====== Entries shown
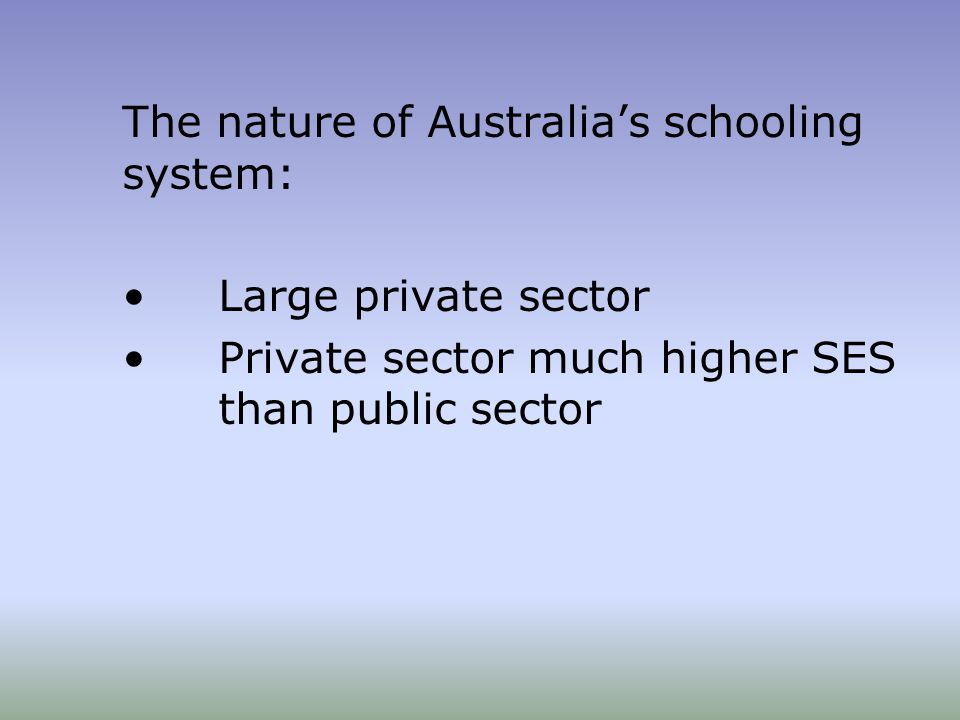 The nature of Australia's schooling system: Large private sector Private sector much higher SES than public sector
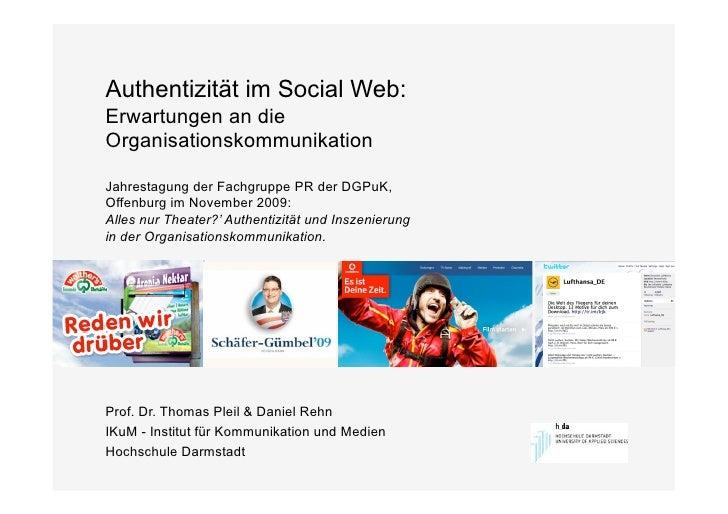 Authentizität im Social Web: Erwartungen an die Organisationskommunikation  Jahrestagung der Fachgruppe PR der DGPuK, Offe...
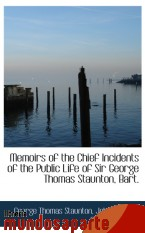 Portada de MEMOIRS OF THE CHIEF INCIDENTS OF THE PUBLIC LIFE OF SIR GEORGE THOMAS STAUNTON, BART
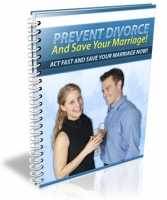 Prevent Divorce And Save Your Marriage! eBook with private label rights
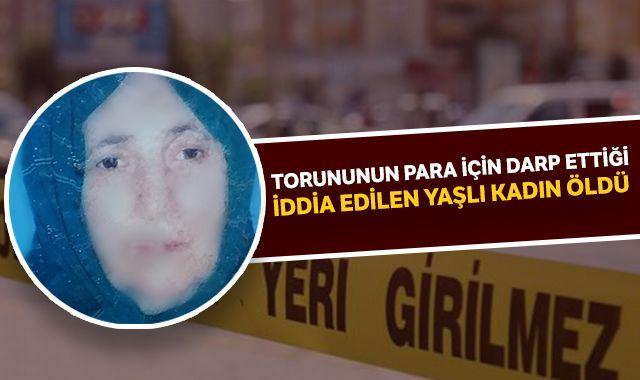Torununun para için darp ettiği iddia edilen yaşlı kadın öldü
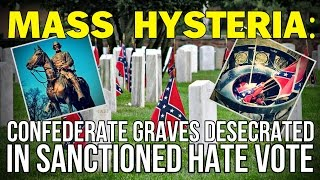 MASS HYSTERIA: Memphis Council Hate Vote Desecrates Confederate Graves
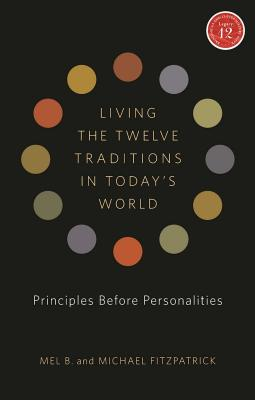 Living the Twelve Traditions in Today's World: Principles Over Personality Cover Image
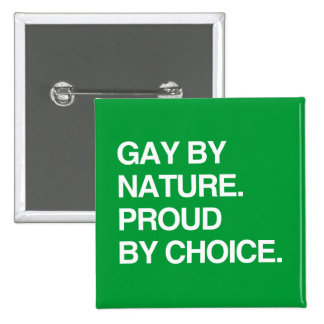 GAY BY NATURE. PROUD BY CHOICE PINBACK BUTTON
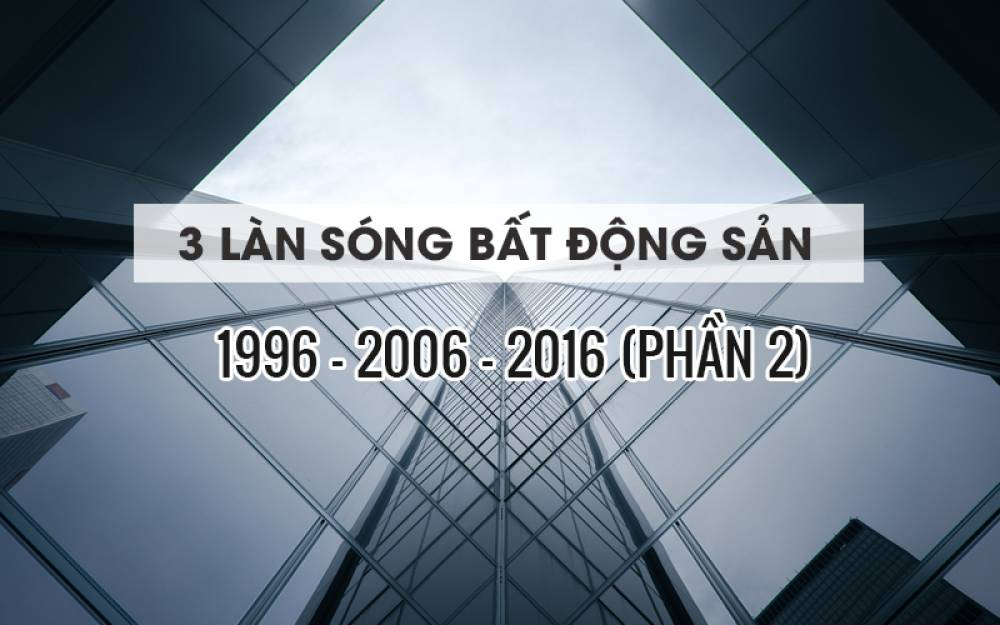 MÔ TẢ NHẬN DẠNG 3 LÀN SÓNG BẤT ĐỘNG SẢN (1996-2006-2016) - PHẦN 2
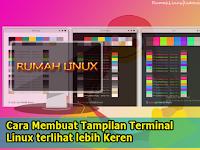 Membuat Tampilan Terminal Linux Keren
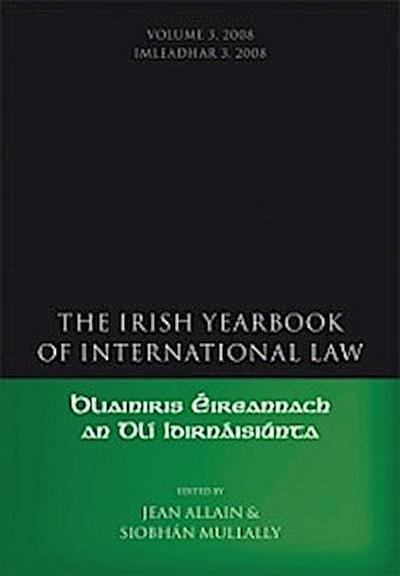 Irish Yearbook of International Law, Volume 3, 2008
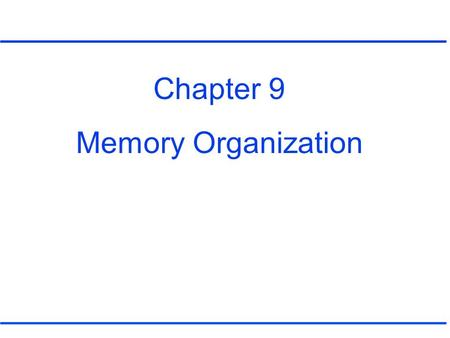 Chapter 9 Memory Organization. 9.1 Hierarchical Memory Systems Figure 9.1.
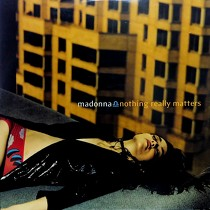 MADONNA : NOTHING REALLY MATTERS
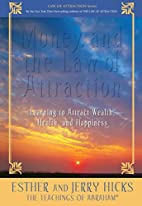 Money & the Law of Attractions by Hicks…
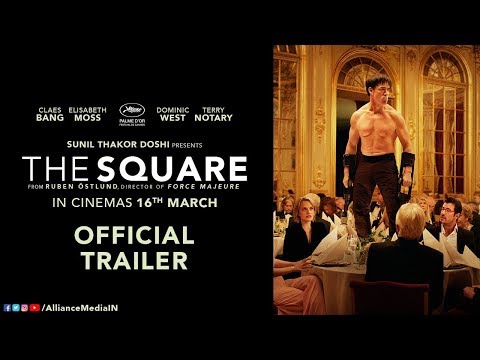 The Square | Official Trailer | Ruben Östlund | Sunil Thakor Doshi | Alliance Media
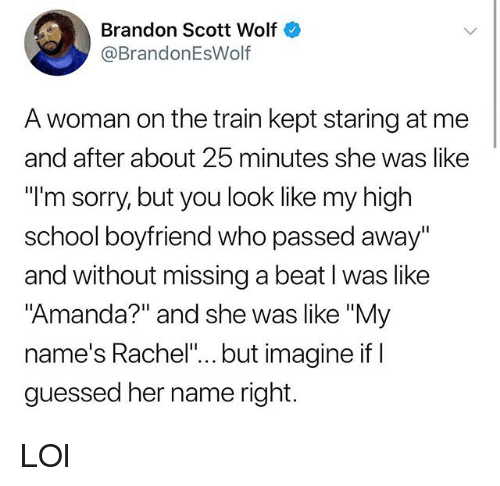 """Lol, Memes, and School: Brandon Scott Wolf  @BrandonEsWolf  A woman on the train kept staring at me  and after about 25 minutes she was like  """"l'm sorry, but you look like my high  school boyfriend who passed away""""  and without missing a beat l was like  """"Amanda?"""" and she was like """"My  name's Rachel""""... but imagine if I  guessed her name right. LOl"""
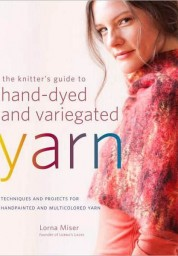 Knitter's Guide to Hand-Dyed and Variegated Yarn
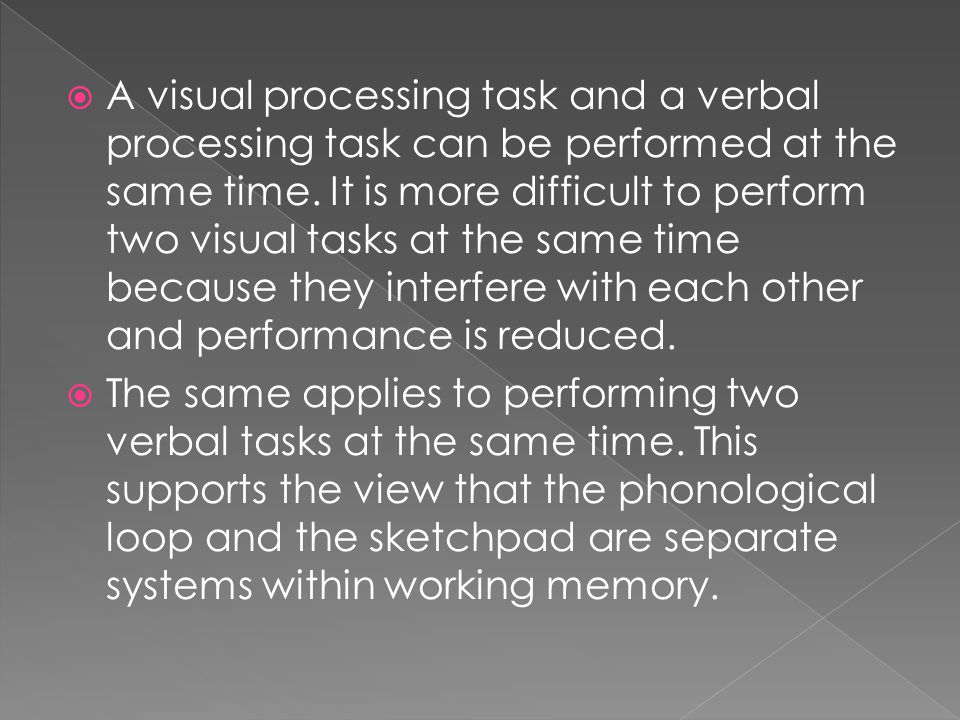  A visual processing task and a verbal processing task can be performed at the same time.
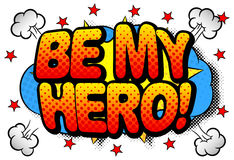 Writing be my hero in comic style Royalty Free Stock Image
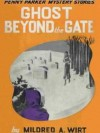 Ghost Beyond the Gate - Mildred A. Wirt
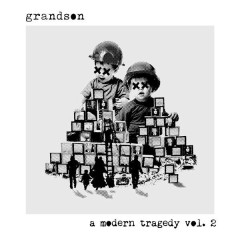 A Modern Tragedy, (vol. 2) (EP) - Grandson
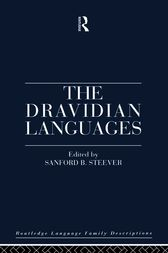 The Dravidian Languages by Sanford B. Steever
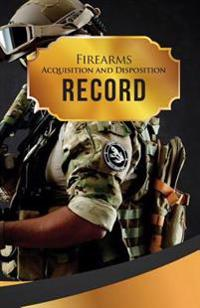 "Firearms Acquisition and Disposition Record Book Journal: 50 Pages, 5.5"" X 8.5"" Vietnam Super Trooper"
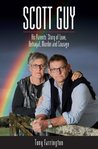 Scott Guy: His Parents' Story of Love, Betrayal, Murder and Courage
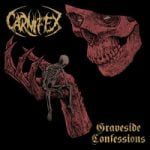 Carnifex — MY HEART IN ATROPHY (Graveside Edition)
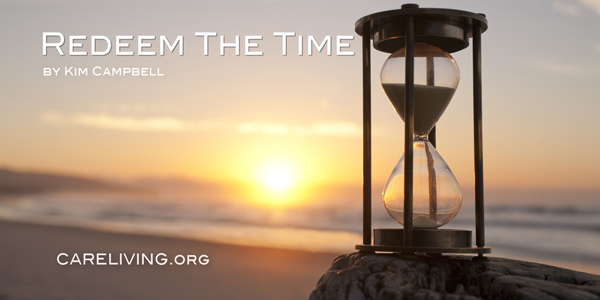 Redeem The Time by Kim Campbell for CareLiving.org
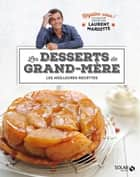 Desserts de grand-mère - Régalez-vous ! ebook by Laurent MARIOTTE, COLLECTIF
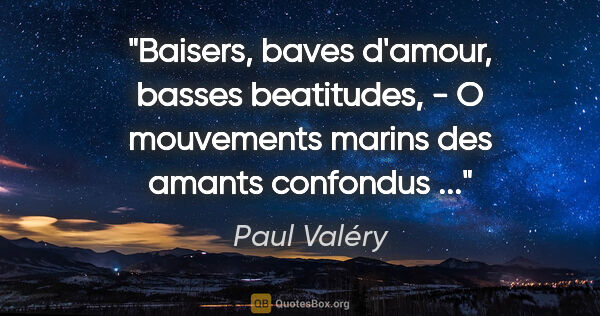 "Paul Valéry citation: ""Baisers, baves d'amour, basses beatitudes, - O mouvements..."""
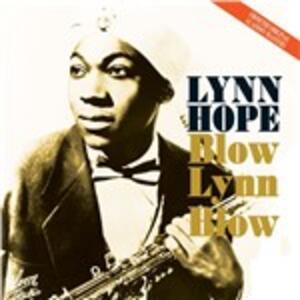 Blow Lynn Blow - CD Audio di Lynn Hope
============
* [The problem]:
If an entry contains an image, please omit that image and print everything else verbatim.

* [Written answer]:
 The nature of Australia's schooling system: Large private sector Private sector much higher SES than public sector
 Authentizität im Social Web: Erwartungen an die Organisationskommunikation  Jahrestagung der Fachgruppe PR der DGPuK, Offe...
 Portada de MEMOIRS OF THE CHIEF INCIDENTS OF THE PUBLIC LIFE OF SIR GEORGE THOMAS STAUNTON, BART
 Prevent Divorce And Save Your Marriage! eBook with private label rights
Torununun para için darp ettiği iddia edilen yaşlı kadın öldü
 MASS HYSTERIA: Memphis Council Hate Vote Desecrates Confederate Graves
 Living the Twelve Traditions in Today's World: Principles Over Personality Cover Image
 GAY BY NATURE. PROUD BY CHOICE PINBACK BUTTON
 MÔ TẢ NHẬN DẠNG 3 LÀN SÓNG BẤT ĐỘNG SẢN (1996-2006-2016) - PHẦN 2
 Membuat Tampilan Terminal Linux Keren
 Irish Yearbook of International Law, Volume 3, 2008
 Chapter 9 Memory Organization. 9.1 Hierarchical Memory Systems Figure 9.1.
 MADONNA : NOTHING REALLY MATTERS
 Money & the Law of Attractions by Hicks…
 The Square | Official Trailer | Ruben Östlund | Sunil Thakor Doshi | Alliance Media
 """Lol, Memes, and School: Brandon Scott Wolf  @BrandonEsWolf  A woman on the train kept staring at me  and after about 25 minutes she was like  """"l'm sorry, but you look like my high  school boyfriend who passed away""""  and without missing a beat l was like  """"Amanda?"""" and she was like """"My  name's Rachel""""... but imagine if I  guessed her name right. LOl"""
 Knitter's Guide to Hand-Dyed and Variegated Yarn
  A visual processing task and a verbal processing task can be performed at the same time.
 Writing be my hero in comic style Royalty Free Stock Image
 Ghost Beyond the Gate - Mildred A. Wirt
 A Modern Tragedy, (vol. 2) (EP) - Grandson
 The Dravidian Languages by Sanford B. Steever
 "Firearms Acquisition and Disposition Record Book Journal: 50 Pages, 5.5"" X 8.5"" Vietnam Super Trooper"
 Scott Guy: His Parents' Story of Love, Betrayal, Murder and Courage
 Carnifex — MY HEART IN ATROPHY (Graveside Edition)
 Redeem The Time by Kim Campbell for CareLiving.org
 Desserts de grand-mère - Régalez-vous ! ebook by Laurent MARIOTTE, COLLECTIF
 "Paul Valéry citation: ""Baisers, baves d'amour, basses beatitudes, - O mouvements..."""
 Blow Lynn Blow - CD Audio di Lynn Hope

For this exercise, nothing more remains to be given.